WHAT YOU HAVE TO DO
Output the entries verbatim, including every line.

DATA SHOWN
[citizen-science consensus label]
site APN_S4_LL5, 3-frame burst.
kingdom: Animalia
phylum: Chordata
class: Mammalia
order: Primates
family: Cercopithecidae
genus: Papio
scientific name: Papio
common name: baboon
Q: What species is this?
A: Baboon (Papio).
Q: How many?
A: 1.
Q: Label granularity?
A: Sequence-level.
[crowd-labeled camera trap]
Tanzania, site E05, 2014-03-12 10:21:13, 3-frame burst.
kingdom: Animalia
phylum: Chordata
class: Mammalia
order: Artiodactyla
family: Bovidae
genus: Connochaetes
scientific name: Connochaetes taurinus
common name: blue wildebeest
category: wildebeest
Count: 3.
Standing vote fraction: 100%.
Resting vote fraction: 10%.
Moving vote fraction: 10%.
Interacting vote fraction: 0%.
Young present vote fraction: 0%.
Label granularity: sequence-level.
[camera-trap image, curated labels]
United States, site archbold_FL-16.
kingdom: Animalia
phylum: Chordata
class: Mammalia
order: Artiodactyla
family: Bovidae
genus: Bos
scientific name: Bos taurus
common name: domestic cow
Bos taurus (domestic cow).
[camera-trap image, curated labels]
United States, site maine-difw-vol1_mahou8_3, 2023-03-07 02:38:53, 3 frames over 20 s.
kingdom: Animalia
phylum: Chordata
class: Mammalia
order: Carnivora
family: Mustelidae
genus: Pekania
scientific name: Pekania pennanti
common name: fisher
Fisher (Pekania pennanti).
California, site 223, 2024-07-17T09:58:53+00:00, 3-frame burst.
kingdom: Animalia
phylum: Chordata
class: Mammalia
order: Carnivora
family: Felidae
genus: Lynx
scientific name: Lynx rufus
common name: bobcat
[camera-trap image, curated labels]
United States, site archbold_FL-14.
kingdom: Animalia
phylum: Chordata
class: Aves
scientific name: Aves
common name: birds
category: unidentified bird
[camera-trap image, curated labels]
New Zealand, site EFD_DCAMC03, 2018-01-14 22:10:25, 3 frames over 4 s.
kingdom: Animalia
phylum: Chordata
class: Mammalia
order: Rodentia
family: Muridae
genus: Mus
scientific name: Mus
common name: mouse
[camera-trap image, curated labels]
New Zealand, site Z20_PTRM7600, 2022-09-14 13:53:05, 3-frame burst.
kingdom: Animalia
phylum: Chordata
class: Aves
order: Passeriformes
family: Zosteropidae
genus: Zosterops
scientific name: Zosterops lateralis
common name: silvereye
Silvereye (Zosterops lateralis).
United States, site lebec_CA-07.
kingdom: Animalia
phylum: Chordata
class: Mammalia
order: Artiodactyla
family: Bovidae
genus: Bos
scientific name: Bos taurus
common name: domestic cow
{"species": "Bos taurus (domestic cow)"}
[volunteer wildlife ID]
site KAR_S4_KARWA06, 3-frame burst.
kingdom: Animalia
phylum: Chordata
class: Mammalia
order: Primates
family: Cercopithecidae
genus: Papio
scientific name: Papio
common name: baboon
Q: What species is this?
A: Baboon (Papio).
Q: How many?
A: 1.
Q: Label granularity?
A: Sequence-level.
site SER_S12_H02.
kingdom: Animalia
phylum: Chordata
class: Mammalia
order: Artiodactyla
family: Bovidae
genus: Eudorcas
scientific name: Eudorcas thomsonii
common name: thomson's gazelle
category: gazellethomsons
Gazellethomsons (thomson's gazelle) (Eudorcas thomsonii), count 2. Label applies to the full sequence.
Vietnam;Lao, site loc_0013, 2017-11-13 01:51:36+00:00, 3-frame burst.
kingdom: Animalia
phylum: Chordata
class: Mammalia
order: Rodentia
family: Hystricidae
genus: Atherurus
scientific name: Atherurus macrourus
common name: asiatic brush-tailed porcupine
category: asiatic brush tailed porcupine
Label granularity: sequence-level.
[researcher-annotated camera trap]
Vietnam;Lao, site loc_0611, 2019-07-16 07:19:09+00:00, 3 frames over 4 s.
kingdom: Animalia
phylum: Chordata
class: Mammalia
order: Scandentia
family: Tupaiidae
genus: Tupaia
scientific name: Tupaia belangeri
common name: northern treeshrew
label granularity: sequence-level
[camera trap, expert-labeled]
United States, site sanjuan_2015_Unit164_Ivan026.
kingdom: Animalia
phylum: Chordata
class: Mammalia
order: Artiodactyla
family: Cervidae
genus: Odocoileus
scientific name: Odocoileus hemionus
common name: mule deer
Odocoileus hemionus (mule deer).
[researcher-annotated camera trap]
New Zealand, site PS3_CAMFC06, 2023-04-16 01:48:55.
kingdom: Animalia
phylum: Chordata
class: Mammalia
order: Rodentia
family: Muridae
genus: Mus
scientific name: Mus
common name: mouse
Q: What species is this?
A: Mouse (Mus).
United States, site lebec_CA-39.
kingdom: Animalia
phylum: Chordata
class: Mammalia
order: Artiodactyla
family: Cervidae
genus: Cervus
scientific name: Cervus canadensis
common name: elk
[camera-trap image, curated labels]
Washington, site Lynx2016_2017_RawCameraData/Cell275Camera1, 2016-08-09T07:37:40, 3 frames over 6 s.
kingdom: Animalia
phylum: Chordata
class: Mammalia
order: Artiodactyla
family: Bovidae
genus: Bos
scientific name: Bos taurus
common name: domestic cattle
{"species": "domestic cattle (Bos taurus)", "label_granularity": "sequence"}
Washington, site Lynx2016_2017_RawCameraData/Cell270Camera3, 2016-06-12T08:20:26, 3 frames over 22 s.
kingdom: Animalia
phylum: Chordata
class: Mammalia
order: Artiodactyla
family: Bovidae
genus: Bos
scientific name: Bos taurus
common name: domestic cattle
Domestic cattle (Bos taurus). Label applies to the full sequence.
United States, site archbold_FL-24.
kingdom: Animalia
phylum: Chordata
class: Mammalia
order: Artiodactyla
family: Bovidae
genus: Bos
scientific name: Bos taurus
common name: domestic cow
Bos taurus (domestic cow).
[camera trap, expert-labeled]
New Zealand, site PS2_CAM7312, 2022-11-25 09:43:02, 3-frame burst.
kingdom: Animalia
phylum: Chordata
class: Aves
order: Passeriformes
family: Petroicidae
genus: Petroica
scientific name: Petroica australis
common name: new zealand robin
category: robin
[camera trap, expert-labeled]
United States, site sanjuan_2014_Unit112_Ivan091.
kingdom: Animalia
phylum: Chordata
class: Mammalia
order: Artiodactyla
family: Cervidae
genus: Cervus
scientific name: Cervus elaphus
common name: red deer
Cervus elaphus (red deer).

PROBLEM SOLUTION
[citizen-science consensus label]
site APN_S4_LL5, 3-frame burst.
kingdom: Animalia
phylum: Chordata
class: Mammalia
order: Primates
family: Cercopithecidae
genus: Papio
scientific name: Papio
common name: baboon
Q: What species is this?
A: Baboon (Papio).
Q: How many?
A: 1.
Q: Label granularity?
A: Sequence-level.
[crowd-labeled camera trap]
Tanzania, site E05, 2014-03-12 10:21:13, 3-frame burst.
kingdom: Animalia
phylum: Chordata
class: Mammalia
order: Artiodactyla
family: Bovidae
genus: Connochaetes
scientific name: Connochaetes taurinus
common name: blue wildebeest
category: wildebeest
Count: 3.
Standing vote fraction: 100%.
Resting vote fraction: 10%.
Moving vote fraction: 10%.
Interacting vote fraction: 0%.
Young present vote fraction: 0%.
Label granularity: sequence-level.
[camera-trap image, curated labels]
United States, site archbold_FL-16.
kingdom: Animalia
phylum: Chordata
class: Mammalia
order: Artiodactyla
family: Bovidae
genus: Bos
scientific name: Bos taurus
common name: domestic cow
Bos taurus (domestic cow).
[camera-trap image, curated labels]
United States, site maine-difw-vol1_mahou8_3, 2023-03-07 02:38:53, 3 frames over 20 s.
kingdom: Animalia
phylum: Chordata
class: Mammalia
order: Carnivora
family: Mustelidae
genus: Pekania
scientific name: Pekania pennanti
common name: fisher
Fisher (Pekania pennanti).
California, site 223, 2024-07-17T09:58:53+00:00, 3-frame burst.
kingdom: Animalia
phylum: Chordata
class: Mammalia
order: Carnivora
family: Felidae
genus: Lynx
scientific name: Lynx rufus
common name: bobcat
[camera-trap image, curated labels]
United States, site archbold_FL-14.
kingdom: Animalia
phylum: Chordata
class: Aves
scientific name: Aves
common name: birds
category: unidentified bird
[camera-trap image, curated labels]
New Zealand, site EFD_DCAMC03, 2018-01-14 22:10:25, 3 frames over 4 s.
kingdom: Animalia
phylum: Chordata
class: Mammalia
order: Rodentia
family: Muridae
genus: Mus
scientific name: Mus
common name: mouse
[camera-trap image, curated labels]
New Zealand, site Z20_PTRM7600, 2022-09-14 13:53:05, 3-frame burst.
kingdom: Animalia
phylum: Chordata
class: Aves
order: Passeriformes
family: Zosteropidae
genus: Zosterops
scientific name: Zosterops lateralis
common name: silvereye
Silvereye (Zosterops lateralis).
United States, site lebec_CA-07.
kingdom: Animalia
phylum: Chordata
class: Mammalia
order: Artiodactyla
family: Bovidae
genus: Bos
scientific name: Bos taurus
common name: domestic cow
{"species": "Bos taurus (domestic cow)"}
[volunteer wildlife ID]
site KAR_S4_KARWA06, 3-frame burst.
kingdom: Animalia
phylum: Chordata
class: Mammalia
order: Primates
family: Cercopithecidae
genus: Papio
scientific name: Papio
common name: baboon
Q: What species is this?
A: Baboon (Papio).
Q: How many?
A: 1.
Q: Label granularity?
A: Sequence-level.
site SER_S12_H02.
kingdom: Animalia
phylum: Chordata
class: Mammalia
order: Artiodactyla
family: Bovidae
genus: Eudorcas
scientific name: Eudorcas thomsonii
common name: thomson's gazelle
category: gazellethomsons
Gazellethomsons (thomson's gazelle) (Eudorcas thomsonii), count 2. Label applies to the full sequence.
Vietnam;Lao, site loc_0013, 2017-11-13 01:51:36+00:00, 3-frame burst.
kingdom: Animalia
phylum: Chordata
class: Mammalia
order: Rodentia
family: Hystricidae
genus: Atherurus
scientific name: Atherurus macrourus
common name: asiatic brush-tailed porcupine
category: asiatic brush tailed porcupine
Label granularity: sequence-level.
[researcher-annotated camera trap]
Vietnam;Lao, site loc_0611, 2019-07-16 07:19:09+00:00, 3 frames over 4 s.
kingdom: Animalia
phylum: Chordata
class: Mammalia
order: Scandentia
family: Tupaiidae
genus: Tupaia
scientific name: Tupaia belangeri
common name: northern treeshrew
label granularity: sequence-level
[camera trap, expert-labeled]
United States, site sanjuan_2015_Unit164_Ivan026.
kingdom: Animalia
phylum: Chordata
class: Mammalia
order: Artiodactyla
family: Cervidae
genus: Odocoileus
scientific name: Odocoileus hemionus
common name: mule deer
Odocoileus hemionus (mule deer).
[researcher-annotated camera trap]
New Zealand, site PS3_CAMFC06, 2023-04-16 01:48:55.
kingdom: Animalia
phylum: Chordata
class: Mammalia
order: Rodentia
family: Muridae
genus: Mus
scientific name: Mus
common name: mouse
Q: What species is this?
A: Mouse (Mus).
United States, site lebec_CA-39.
kingdom: Animalia
phylum: Chordata
class: Mammalia
order: Artiodactyla
family: Cervidae
genus: Cervus
scientific name: Cervus canadensis
common name: elk
[camera-trap image, curated labels]
Washington, site Lynx2016_2017_RawCameraData/Cell275Camera1, 2016-08-09T07:37:40, 3 frames over 6 s.
kingdom: Animalia
phylum: Chordata
class: Mammalia
order: Artiodactyla
family: Bovidae
genus: Bos
scientific name: Bos taurus
common name: domestic cattle
{"species": "domestic cattle (Bos taurus)", "label_granularity": "sequence"}
Washington, site Lynx2016_2017_RawCameraData/Cell270Camera3, 2016-06-12T08:20:26, 3 frames over 22 s.
kingdom: Animalia
phylum: Chordata
class: Mammalia
order: Artiodactyla
family: Bovidae
genus: Bos
scientific name: Bos taurus
common name: domestic cattle
Domestic cattle (Bos taurus). Label applies to the full sequence.
United States, site archbold_FL-24.
kingdom: Animalia
phylum: Chordata
class: Mammalia
order: Artiodactyla
family: Bovidae
genus: Bos
scientific name: Bos taurus
common name: domestic cow
Bos taurus (domestic cow).
[camera trap, expert-labeled]
New Zealand, site PS2_CAM7312, 2022-11-25 09:43:02, 3-frame burst.
kingdom: Animalia
phylum: Chordata
class: Aves
order: Passeriformes
family: Petroicidae
genus: Petroica
scientific name: Petroica australis
common name: new zealand robin
category: robin
[camera trap, expert-labeled]
United States, site sanjuan_2014_Unit112_Ivan091.
kingdom: Animalia
phylum: Chordata
class: Mammalia
order: Artiodactyla
family: Cervidae
genus: Cervus
scientific name: Cervus elaphus
common name: red deer
Cervus elaphus (red deer).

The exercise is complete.